Above average temperatures were most likely for the east and west of the South Island, with about equal chances for above average or near average temperatures elsewhere.
But more heavy rainfall events were also possible over the coming months – especially in eastern areas – and some of them could be fuelled by “atmospheric rivers” connecting to the subtropics, which powered Canterbury and Gisborne’s recent deluges.
Generally, Niwa predicted rainfall levels were equally likely to be near or above normal in the east of the North Island and west of the South Island, and near near normal elsewhere.
As well, lower than normal air pressure – particularly to the west of the country – could help bring in more westerly and northwesterly winds than usual throughout the rest of winter and early spring.
Niwa meteorologist Ben Noll said New Zealand had likely just experienced its warmest start to winter – June’s record was still to be confirmed – and now Kiwis could expect to see more “variable” weather.
“Over June we saw a large area of high pressure that was sitting to the south and east of the country, and they helped to cradle those northerly lows as they tracked down,” he said.
“Whereas if we go through July, the week-to-week variability – the ups-and-downs – will be more prominent than in the past, where it’s just been consistently warm.
“We can expect more low pressure systems coming in from the west rather than the north, which will mean, temperature-wise, we won’t be quite as warm over the next two months.”
Soil moisture levels and river flows, meanwhile, were equally likely to be near normal or above normal in the east of the South Island, and most likely to be near normal in all other regions.
“I think farmers would be pretty pleased that we’re expecting at least near-normal rainfall for the next three months,” Noll said.
As for skifields, which welcomed this week’s polar blast after seeing a lack of snow, Noll said the chances of getting more decent dumps came down to timing.
“When these predicted cold snaps come through, will there be enough moisture there to have snow fall on skifields?” he said.
“But if we’re expecting things to be a bit more variable than last month, the opportunities for snow are definitely higher.
What we could be more sure of, he added, was that Kiwis would be using their heaters much more than they did last month.

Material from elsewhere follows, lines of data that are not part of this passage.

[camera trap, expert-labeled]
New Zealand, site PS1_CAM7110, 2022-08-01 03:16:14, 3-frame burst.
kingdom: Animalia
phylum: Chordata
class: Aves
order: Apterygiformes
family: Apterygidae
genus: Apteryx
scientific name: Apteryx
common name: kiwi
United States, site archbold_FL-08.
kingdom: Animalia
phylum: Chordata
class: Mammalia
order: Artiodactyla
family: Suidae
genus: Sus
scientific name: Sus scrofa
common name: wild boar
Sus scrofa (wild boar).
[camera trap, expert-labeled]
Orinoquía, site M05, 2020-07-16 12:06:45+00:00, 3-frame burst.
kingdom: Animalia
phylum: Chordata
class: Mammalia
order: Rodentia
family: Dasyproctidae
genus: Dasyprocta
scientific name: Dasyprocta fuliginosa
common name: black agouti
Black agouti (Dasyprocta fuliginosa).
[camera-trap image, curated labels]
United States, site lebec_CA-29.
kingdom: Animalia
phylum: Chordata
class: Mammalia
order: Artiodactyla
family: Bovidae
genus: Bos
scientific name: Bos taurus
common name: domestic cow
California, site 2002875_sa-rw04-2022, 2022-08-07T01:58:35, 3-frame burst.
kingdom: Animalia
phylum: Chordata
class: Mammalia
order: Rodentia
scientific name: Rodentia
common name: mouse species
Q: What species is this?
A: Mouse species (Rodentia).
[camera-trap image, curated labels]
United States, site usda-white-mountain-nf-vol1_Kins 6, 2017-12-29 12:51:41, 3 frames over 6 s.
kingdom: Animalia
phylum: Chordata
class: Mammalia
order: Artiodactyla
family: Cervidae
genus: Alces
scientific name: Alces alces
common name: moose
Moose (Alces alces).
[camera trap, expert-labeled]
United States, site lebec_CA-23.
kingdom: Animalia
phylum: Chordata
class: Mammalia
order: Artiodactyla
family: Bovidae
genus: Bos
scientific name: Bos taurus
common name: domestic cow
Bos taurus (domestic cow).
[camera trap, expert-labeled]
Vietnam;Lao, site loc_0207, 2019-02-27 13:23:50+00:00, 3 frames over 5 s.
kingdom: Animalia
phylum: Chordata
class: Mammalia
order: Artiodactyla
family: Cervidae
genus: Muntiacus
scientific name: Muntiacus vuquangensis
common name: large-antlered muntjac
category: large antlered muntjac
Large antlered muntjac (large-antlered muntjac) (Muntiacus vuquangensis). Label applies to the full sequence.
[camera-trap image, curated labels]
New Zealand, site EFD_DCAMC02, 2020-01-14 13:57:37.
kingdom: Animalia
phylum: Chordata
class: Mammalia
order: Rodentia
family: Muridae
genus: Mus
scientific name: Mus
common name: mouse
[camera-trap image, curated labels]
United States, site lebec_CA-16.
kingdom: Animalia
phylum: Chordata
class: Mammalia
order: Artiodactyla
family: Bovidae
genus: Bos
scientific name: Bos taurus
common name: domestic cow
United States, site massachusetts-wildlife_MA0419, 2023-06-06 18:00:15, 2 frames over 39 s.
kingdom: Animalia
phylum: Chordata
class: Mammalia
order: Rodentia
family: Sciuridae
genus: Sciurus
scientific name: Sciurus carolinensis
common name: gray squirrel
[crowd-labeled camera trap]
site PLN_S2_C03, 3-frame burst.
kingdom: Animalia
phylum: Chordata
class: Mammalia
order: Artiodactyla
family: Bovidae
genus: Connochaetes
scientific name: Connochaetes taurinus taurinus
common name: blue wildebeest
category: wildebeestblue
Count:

Niwa’s outlook singled out a key factor for the balmy June: that coastal sea surface temperatures had been ranged between from 0.9C and 1.3C above normal over the month.
Other drivers had been a large swathe of warm ocean in the West Pacific – something which packed more energy into the recent storms – along with the cold to our south being locked up by an unusually strong polar vortex, and the background influence of climate change.
While the tropical Pacific was currently stuck in a climate state between La Nina and El Nino – called El Nino/La Nina Southern Oscillation (ENSO) neutral – the Western Pacific still packed some remnant warmth from a now-faded La Nina event.
The outlook comes as MetService is forecasting mostly fine weather throughout the country this weekend.
Saturday and Sunday were forecast to be mainly fine with morning frosts, and areas of cloud or fog in central parts of the North Island and valleys of the South Island.
On Sunday, any remaining showers about Gisborne and Northland were predicted to clear, while in the South Island, cloud was due to increase in the west, with light rain or drizzle in fiords and southern Westland.